Assurances would be a while coming. The FBI ordered another investigation, uncovering the unsavory fact that Pauling was back in the business of giving speeches, in one of which he had advocated creating a "Department of Peace" in the cabinet. The results were shipped to Shipley. For a week, as Pauling's passport difficulties became a popular topic of discussion in the Scandinavian press, the State Department did nothing, hoping that Pauling would make the first move by initiating a formal appeal. Once he appealed, the process could be delayed for months, using the excuse that Pauling was being given the same attention as any other American and that everything was going through proper channels.
Pauling knew better. Letters from his supporters began arriving, along with a wire from a U.S. Information Agency official in Europe "urgently recommending" that Pauling be allowed to travel in order to counter negative publicity. Pauling-related memos ricocheted around the State Department, with some staff advocating the minimization of damage by giving Pauling his passport—"Being a sarcastic and peculi
ar kind of person, Pauling has once refused to go before an Appeals Board and may prefer an attempt to embarrass the Department," one staffer noted—while others, especially Shipley and security head McLeod, advocated holding out.

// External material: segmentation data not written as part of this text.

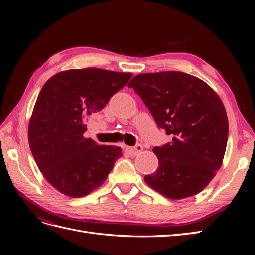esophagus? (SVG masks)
Returning a JSON list of instances; mask_svg holds the SVG:
<instances>
[{"mask_svg": "<svg viewBox=\"0 0 255 255\" xmlns=\"http://www.w3.org/2000/svg\"><path fill=\"white\" fill-rule=\"evenodd\" d=\"M141 151H142L141 144H136L135 146H126V152L132 156H136L137 154L140 153Z\"/></svg>", "mask_w": 255, "mask_h": 255, "instance_id": "34e87169", "label": "esophagus"}]
</instances>
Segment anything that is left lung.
Returning <instances> with one entry per match:
<instances>
[{
	"mask_svg": "<svg viewBox=\"0 0 255 255\" xmlns=\"http://www.w3.org/2000/svg\"><path fill=\"white\" fill-rule=\"evenodd\" d=\"M128 86L140 96L158 128L172 137L153 148L158 168L144 182L173 200L199 194L220 169L227 149L229 121L217 92L179 71L138 74Z\"/></svg>",
	"mask_w": 255,
	"mask_h": 255,
	"instance_id": "left-lung-1",
	"label": "left lung"
}]
</instances>
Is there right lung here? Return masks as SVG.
I'll return each instance as SVG.
<instances>
[{
	"mask_svg": "<svg viewBox=\"0 0 255 255\" xmlns=\"http://www.w3.org/2000/svg\"><path fill=\"white\" fill-rule=\"evenodd\" d=\"M132 73L99 68L70 69L42 86L28 123V143L44 179L72 198L89 195L105 182L122 149L85 138V121L104 109Z\"/></svg>",
	"mask_w": 255,
	"mask_h": 255,
	"instance_id": "add662e5",
	"label": "right lung"
}]
</instances>
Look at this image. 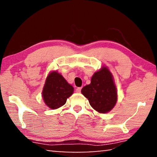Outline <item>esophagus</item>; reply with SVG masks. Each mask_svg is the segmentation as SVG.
<instances>
[{
    "mask_svg": "<svg viewBox=\"0 0 157 157\" xmlns=\"http://www.w3.org/2000/svg\"><path fill=\"white\" fill-rule=\"evenodd\" d=\"M81 89H82V87H78V88H77L76 90V91L77 92V93H80L81 91Z\"/></svg>",
    "mask_w": 157,
    "mask_h": 157,
    "instance_id": "obj_1",
    "label": "esophagus"
}]
</instances>
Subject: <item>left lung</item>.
Here are the masks:
<instances>
[{"mask_svg":"<svg viewBox=\"0 0 157 157\" xmlns=\"http://www.w3.org/2000/svg\"><path fill=\"white\" fill-rule=\"evenodd\" d=\"M81 93L89 99L90 105L96 111L102 113L110 111L117 101L112 75L106 67L93 75L91 83L83 87Z\"/></svg>","mask_w":157,"mask_h":157,"instance_id":"obj_1","label":"left lung"}]
</instances>
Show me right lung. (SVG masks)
<instances>
[{
	"instance_id": "obj_1",
	"label": "right lung",
	"mask_w": 157,
	"mask_h": 157,
	"mask_svg": "<svg viewBox=\"0 0 157 157\" xmlns=\"http://www.w3.org/2000/svg\"><path fill=\"white\" fill-rule=\"evenodd\" d=\"M74 92V88L56 71L51 72L47 77L43 89V98L49 108L56 109L66 104Z\"/></svg>"
}]
</instances>
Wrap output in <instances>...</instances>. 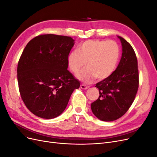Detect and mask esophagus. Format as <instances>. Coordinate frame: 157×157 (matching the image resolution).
<instances>
[{
  "mask_svg": "<svg viewBox=\"0 0 157 157\" xmlns=\"http://www.w3.org/2000/svg\"><path fill=\"white\" fill-rule=\"evenodd\" d=\"M80 88L83 89V90H86V89L88 88V86H86V85H85V84H81V85H80Z\"/></svg>",
  "mask_w": 157,
  "mask_h": 157,
  "instance_id": "1",
  "label": "esophagus"
}]
</instances>
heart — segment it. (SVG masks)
<instances>
[{
	"mask_svg": "<svg viewBox=\"0 0 157 157\" xmlns=\"http://www.w3.org/2000/svg\"><path fill=\"white\" fill-rule=\"evenodd\" d=\"M120 53L119 45L115 40H87L79 44L77 50L70 52L67 63L74 74H77L86 65L87 68L77 77L90 83L95 78L101 80L111 75L117 66Z\"/></svg>",
	"mask_w": 157,
	"mask_h": 157,
	"instance_id": "1",
	"label": "heart"
}]
</instances>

The department's legal adviser concluded that a strong case could not be made for withholding Pauling's passport under current regulations, which indicated that he would have to be shown to be under the direction of the Communist Party—something the FBI had been unable to do after six years of trying. In an attempt to close the issue, an emergency meeting was held on November 15 attended by McLeod, Shipley, and three more moderate State Department officials. When the suggestion was made to bypass the appeals process, Shipley came out of her seat. "The passport division has had long experience in dealing with Communist cases," she said, "and we know the pitfalls inherent in any departure from established policy and procedure." A departure from procedure two years earlier had given Pauling his passport over her objections. She would not have it happen again. What about writing something into the passport, one attendee suggested, so that Pauling could travel to Stockholm but was limited to doing nothing more than accepting the prize? That can't be done, Shipley said flatly. The meeting ended without consensus, McLeod and Shipley strongly recommending denying the passport, the three other officials—categorizing Pauling as more of an "imprudent and foggyminded left-winger" than a threat to national security—recommending issuance to avoid adverse publicity.